Adding to the Deficit – Through Subtraction
Throughout the debate on the budget repair bill and most of the debate on the biennial budget, we have heard lawmakers argue for the importance of sacrifices that will eliminate Wisconsin’s structural deficit and get the state’s fiscal house in order. Until last week the Joint Finance Committee (JFC) seemed genuinely committed to eliminating the structural deficit, at least while the committee was deliberating on spending issues. But that commitment was no longer in evidence last week when the topic turned to taxes.
The biggest surprise came late on Friday night as the committee was finishing up its work. On a 12-4 party line vote, the JFC approved a motion that adds substantially to the structural deficit by nearly eliminating the income tax for many corporations that produce goods in the state. (See the June 7th Journal Sentinel article by Kathleen Gallagher.) It will have the effect of slashing the tax rate for manufacturers from 7.9 percent down to just 0.4 percent – phasing in a 95 percent reduction in their income taxes over a four-year period. Though the cost is minimal in the current biennium, the price tag will grow to $129 million per year – requiring deeper spending cuts in future years or a shift in taxes to other taxpayers.
In subsequent blog posts, the Budget Project will dig deeper into the merits of the proposed $129 million per year corporate tax cut. In light of other aspects of the corporate tax code, is this change likely to attract manufacturers to Wisconsin? And does it make sense to enact a 95 percent tax reduction for one particular segment of corporations? But for now, our focus is the theme of “fiscal responsibility” that had been such a steady refrain over the last six months or more.
Some politicians and pundits seem to think that structural deficits can always be attributed to phased-in spending increases or short-term budget-balancing measures (such as “raiding” other funds or restructuring bonds). They overlook the fact that delayed or phased in tax cuts can also produce or add to structural deficits. The short-term political expediency that sometimes leads lawmakers to approve deferred spending increases that they cannot currently afford can also induce them to approve tax cuts that are now unaffordable, and the effects on the structural deficit can be the same .

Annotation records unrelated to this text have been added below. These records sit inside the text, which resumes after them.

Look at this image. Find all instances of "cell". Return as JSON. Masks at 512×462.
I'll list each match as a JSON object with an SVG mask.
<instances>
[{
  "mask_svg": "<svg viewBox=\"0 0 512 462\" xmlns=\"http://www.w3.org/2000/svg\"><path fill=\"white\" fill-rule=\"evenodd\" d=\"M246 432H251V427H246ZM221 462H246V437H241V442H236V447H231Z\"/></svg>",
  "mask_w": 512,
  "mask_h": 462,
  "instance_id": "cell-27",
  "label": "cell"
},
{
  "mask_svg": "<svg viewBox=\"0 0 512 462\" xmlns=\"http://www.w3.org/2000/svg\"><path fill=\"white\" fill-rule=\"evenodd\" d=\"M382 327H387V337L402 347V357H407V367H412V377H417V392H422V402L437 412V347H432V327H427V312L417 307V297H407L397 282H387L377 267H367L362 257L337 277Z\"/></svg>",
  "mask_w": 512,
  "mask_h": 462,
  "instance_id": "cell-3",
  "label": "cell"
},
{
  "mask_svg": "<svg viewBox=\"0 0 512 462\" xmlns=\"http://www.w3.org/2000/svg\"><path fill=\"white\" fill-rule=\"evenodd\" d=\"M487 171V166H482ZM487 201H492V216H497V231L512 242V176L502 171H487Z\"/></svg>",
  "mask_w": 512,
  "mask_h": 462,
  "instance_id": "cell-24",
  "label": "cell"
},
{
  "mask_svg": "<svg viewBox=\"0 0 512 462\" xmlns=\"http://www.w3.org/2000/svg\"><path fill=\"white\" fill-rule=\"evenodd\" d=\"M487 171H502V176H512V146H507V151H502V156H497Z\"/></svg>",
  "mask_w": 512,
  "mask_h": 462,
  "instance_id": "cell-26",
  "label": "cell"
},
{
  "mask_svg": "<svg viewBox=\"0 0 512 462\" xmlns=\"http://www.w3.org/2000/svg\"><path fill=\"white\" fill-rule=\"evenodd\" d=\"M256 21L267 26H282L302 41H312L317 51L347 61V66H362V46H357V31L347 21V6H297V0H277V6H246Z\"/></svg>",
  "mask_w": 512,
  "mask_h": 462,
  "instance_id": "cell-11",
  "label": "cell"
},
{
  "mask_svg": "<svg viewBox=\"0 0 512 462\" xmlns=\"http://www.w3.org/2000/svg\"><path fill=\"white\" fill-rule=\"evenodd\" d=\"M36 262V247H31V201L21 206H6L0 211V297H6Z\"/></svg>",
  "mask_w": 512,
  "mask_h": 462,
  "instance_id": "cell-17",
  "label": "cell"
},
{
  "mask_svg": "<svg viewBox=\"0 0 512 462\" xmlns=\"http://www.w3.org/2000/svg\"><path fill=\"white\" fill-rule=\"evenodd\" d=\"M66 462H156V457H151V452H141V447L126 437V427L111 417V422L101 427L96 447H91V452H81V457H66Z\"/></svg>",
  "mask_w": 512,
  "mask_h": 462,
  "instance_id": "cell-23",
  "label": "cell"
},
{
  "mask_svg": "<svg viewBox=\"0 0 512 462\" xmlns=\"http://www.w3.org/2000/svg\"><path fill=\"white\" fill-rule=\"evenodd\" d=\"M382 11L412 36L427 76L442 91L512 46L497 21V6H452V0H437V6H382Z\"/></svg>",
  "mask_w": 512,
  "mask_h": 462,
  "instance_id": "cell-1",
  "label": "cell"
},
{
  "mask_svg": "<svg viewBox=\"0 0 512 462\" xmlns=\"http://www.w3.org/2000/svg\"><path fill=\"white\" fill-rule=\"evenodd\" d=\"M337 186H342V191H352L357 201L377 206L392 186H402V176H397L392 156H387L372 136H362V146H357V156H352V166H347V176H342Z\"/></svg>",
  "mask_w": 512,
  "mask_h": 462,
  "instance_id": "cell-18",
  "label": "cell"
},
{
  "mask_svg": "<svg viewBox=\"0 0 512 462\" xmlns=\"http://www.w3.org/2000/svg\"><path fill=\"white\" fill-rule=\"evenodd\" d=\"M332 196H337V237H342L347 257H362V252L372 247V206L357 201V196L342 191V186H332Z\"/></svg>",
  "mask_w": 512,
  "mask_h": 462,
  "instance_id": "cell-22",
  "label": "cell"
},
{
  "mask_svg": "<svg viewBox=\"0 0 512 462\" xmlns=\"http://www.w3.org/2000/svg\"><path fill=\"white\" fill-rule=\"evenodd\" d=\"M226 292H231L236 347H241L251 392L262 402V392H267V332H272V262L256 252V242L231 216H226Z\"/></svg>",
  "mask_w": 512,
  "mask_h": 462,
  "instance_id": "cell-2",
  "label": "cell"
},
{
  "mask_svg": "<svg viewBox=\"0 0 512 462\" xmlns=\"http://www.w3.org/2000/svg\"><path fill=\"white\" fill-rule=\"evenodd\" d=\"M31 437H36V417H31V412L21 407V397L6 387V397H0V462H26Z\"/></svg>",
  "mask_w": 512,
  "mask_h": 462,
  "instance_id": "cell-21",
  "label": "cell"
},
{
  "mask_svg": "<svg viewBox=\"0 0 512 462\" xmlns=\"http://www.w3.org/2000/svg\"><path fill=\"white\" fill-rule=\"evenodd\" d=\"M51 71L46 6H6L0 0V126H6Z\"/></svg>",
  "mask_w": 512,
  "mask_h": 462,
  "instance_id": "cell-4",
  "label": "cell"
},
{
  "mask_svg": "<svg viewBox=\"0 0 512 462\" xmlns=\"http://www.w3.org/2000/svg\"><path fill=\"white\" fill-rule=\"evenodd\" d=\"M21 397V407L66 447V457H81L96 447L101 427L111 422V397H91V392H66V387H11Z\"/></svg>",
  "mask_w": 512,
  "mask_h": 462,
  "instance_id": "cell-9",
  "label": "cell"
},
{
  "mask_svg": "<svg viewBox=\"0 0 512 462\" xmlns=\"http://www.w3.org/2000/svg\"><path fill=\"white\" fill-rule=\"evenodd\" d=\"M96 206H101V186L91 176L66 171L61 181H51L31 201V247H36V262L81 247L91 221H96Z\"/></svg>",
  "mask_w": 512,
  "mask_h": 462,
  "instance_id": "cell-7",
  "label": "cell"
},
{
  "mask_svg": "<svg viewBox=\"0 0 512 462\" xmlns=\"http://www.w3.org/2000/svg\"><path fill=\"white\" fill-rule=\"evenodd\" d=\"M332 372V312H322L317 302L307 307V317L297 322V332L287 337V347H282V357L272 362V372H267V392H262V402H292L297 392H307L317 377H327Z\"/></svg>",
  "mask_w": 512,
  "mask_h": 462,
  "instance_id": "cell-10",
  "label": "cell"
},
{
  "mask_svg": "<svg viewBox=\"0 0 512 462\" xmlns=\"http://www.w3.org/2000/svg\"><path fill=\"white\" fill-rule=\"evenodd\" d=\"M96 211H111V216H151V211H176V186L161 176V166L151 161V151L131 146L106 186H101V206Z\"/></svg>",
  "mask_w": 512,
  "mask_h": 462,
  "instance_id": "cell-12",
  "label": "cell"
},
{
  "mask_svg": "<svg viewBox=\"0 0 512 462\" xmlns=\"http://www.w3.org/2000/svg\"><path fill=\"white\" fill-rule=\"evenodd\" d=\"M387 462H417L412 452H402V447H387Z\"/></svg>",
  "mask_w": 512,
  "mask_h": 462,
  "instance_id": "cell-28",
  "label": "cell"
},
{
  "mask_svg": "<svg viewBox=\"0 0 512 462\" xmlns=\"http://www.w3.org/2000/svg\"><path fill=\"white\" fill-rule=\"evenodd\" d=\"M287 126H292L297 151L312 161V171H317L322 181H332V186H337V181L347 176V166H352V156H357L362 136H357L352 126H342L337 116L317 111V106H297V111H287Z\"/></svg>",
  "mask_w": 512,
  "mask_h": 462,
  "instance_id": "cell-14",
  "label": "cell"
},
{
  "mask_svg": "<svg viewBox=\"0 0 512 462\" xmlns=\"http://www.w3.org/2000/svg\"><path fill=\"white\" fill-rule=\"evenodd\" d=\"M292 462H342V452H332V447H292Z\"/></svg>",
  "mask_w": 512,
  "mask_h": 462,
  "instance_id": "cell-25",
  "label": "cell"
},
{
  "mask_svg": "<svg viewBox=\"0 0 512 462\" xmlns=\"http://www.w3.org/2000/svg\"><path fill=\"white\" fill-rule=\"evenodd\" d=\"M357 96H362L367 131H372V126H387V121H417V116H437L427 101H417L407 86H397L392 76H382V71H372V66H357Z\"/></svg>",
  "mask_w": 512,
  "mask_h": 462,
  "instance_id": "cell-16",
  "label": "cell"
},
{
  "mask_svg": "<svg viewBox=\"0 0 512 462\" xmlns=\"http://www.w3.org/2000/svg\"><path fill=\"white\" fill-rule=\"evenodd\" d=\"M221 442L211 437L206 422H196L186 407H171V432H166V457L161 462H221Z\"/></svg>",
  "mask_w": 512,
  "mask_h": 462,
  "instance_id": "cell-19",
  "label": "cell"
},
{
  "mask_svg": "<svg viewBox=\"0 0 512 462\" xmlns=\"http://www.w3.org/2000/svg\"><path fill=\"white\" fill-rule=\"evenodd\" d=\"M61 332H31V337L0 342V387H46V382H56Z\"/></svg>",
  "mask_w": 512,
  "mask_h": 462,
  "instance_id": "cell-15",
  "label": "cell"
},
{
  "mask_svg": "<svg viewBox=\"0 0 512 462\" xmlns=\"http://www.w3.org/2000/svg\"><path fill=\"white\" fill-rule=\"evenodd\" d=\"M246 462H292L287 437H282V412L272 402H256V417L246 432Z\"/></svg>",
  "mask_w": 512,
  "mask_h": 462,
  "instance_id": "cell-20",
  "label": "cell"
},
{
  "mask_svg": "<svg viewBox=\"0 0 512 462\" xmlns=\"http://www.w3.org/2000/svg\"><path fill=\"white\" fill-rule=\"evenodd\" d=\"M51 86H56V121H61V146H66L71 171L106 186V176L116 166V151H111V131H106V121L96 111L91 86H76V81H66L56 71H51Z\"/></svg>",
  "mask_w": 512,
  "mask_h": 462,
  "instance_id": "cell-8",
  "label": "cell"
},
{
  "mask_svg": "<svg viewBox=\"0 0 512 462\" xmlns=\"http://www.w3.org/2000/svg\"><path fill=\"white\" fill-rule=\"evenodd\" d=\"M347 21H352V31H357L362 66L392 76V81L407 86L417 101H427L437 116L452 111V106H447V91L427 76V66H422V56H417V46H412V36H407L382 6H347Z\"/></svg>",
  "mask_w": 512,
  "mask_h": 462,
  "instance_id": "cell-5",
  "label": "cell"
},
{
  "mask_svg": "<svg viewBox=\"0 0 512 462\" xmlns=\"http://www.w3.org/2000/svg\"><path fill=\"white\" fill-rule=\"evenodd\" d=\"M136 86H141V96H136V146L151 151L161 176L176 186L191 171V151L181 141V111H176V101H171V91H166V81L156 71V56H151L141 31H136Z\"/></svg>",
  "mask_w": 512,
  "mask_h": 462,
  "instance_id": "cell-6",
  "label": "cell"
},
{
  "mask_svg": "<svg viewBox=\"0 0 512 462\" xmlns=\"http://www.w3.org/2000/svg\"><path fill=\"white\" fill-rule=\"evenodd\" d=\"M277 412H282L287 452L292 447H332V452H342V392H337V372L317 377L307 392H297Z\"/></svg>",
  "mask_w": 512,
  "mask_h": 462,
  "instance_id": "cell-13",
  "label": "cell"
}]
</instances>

As we pointed out in a Budget Project paper in late December, past legislative actions created delayed tax cuts that accounted for $320 million of the structural deficit in the current biennium (including $210 million from changes that took effect on January 1, 2011). Those tax cuts are in addition to the $200 million in new tax cuts proposed by the Governor during the Special Session and in the biennial budget bill.
The last minute amendment in the Finance Committee Friday was the second of two measures approved last week that contribute to the structural deficit in 2013-15 and beyond. Earlier in the week, in the same motion that raised taxes on low-wage workers by cutting the state Earned Income Tax Credit, the committee approved a change in the capital gains tax that will disproportionately benefit the very wealthy. The cost won’t be felt until 2017, but will gradually grow to $79 million per year.
The new tax break for manufacturers, referred to as the “domestic production activities credit,” is a more targeted and far more generous version of a poorly designed tax deduction for domestic production activities that was ended two years ago. The $10.1 million cost in the second year of the 2011-13 biennium is almost completely offset by the additional revenue that will be generated by restoring some Dept. of Revenue positions for auditors and field investigators that had been slated for elimination. But as the cost of the tax break increases between now and 2017, it will add about $96 million to the structural deficit in the 2013-15 biennium, and $213 million in the following biennial budget.
In the next week or two, as the full legislature works on the budget bill, we’ll get a better sense of whether all the pontificating we’ve heard about structural deficits was genuine, or if it was largely just an argument to justify cutting spending and downsizing government.